推导出新型组合结构单元，用于考虑界面滑移的3层部分作用夹层组合梁的静动力及屈曲特性分析. 基于铁木辛柯梁理论，建立考虑夹层梁部分作用效应的能量原理. 针对其受力特性，在节点位移、横截面转角和界面滑移插值时均采用含内部自由度的高阶插值函数，以解决含界面有限元数值分析中常遇到的“滑移锁定”现象. 通过变分原理得到夹层梁的刚度矩阵、质量矩阵以及几何刚度矩阵的显示表达式. 基于MATLAB编译相应夹层结构的有限元程序并验证其准确性. 对不同截面3层夹层组合梁进行不同荷载条件和边界条件下的静动力及屈曲特性分析，并探讨不同夹层组合梁跨高比和不同界面抗剪连接刚度下的计算结果及其误差的变化规律. 所推导的显示表达式新型组合结构单元计算效率高，并便于推广应用于其他有限元程序或商业软件子程序中.

关键词： 夹层组合梁; 部分作用; 静动力分析; 刚度矩阵; 质量矩阵; 铁木辛柯梁理论

Abstract:

A new composite finite element of a three-layer partial-interaction sandwich composite beam with interlayer interfacial slip was derived for static, dynamic and buckling analysis. The partial-interaction effects of the sandwich beam were considered by deriving the energy principle based on the Timoshenko beam theory.
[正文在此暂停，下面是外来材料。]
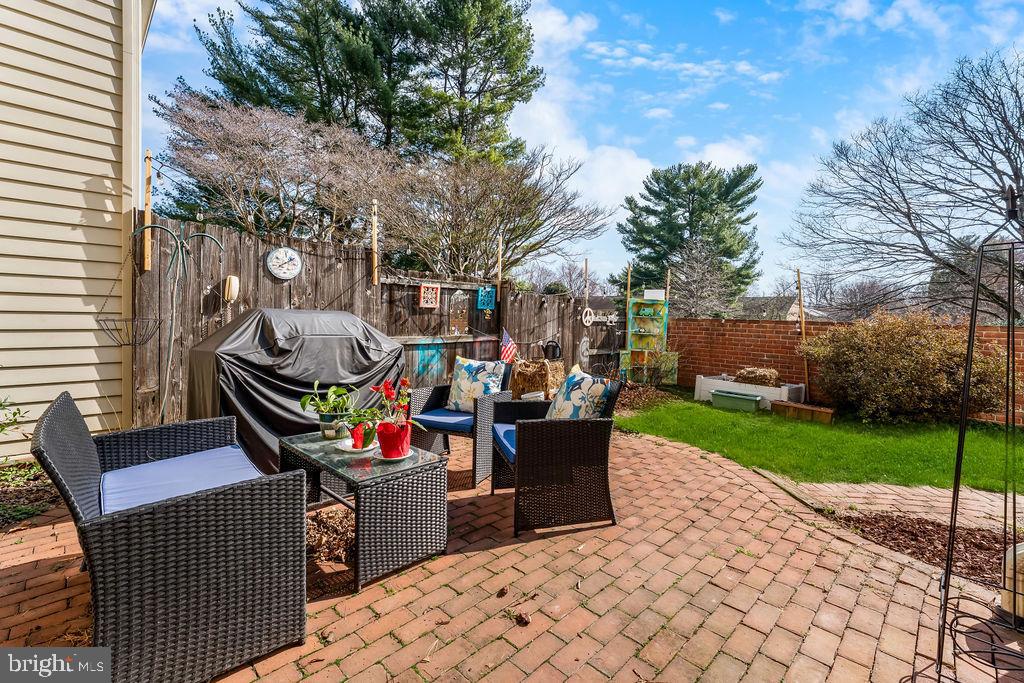 STEDWICK TOWNHOUSES - Residential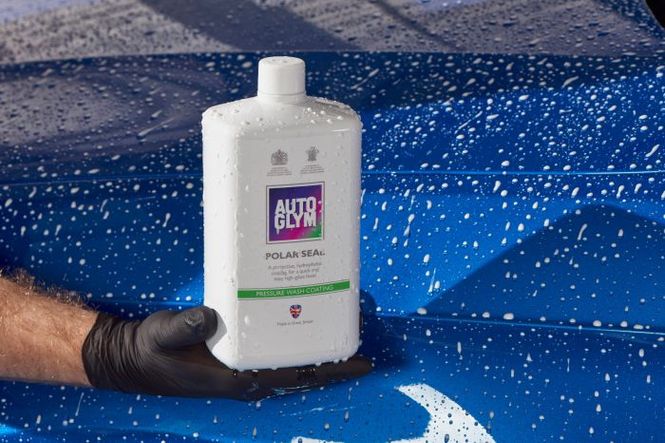 Hovedbilde Polar Seal 1L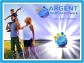 Over $500 Billion a year is spent globally on advertising. Partner with ArgentGlobalNetwork to incre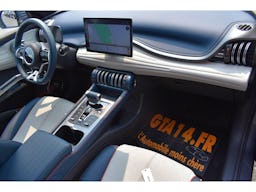 BYD Atto 3  - 204 - 60,5 KWh  Comfort occasion - Photo 3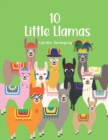 Image for 10 Little Llamas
Then a high-order interpolation function with internal degrees of freedom was used for determining the nodal displacement, section rotary angle and interfacial slips of the sandwich beam, which could solve the frequent "slip locking" phenomenon in numerical analysis. The explicit stiffness matrix, mass matrix and geometric stiffness matrix of the sandwich beam were obtained through variational principle. The accuracy of the proposed composite finite element for the corresponding sandwich structure was verified through the numerical program which was developed based on the MATLAB software. The static, dynamic and buckling analysis of the three-layer sandwich beam with different cross-sections were then carried out, under the circumstances of various loads and different boundary conditions. The variation laws of the calculation results and their errors of sandwich composite beams with different span-depth ratios and different interfacial shear stiffnesses were also analyzed. The proposed composite finite element with explicit expressions has high calculation efficiency and is easy to be applied into other finite element programs or commercial software subroutines.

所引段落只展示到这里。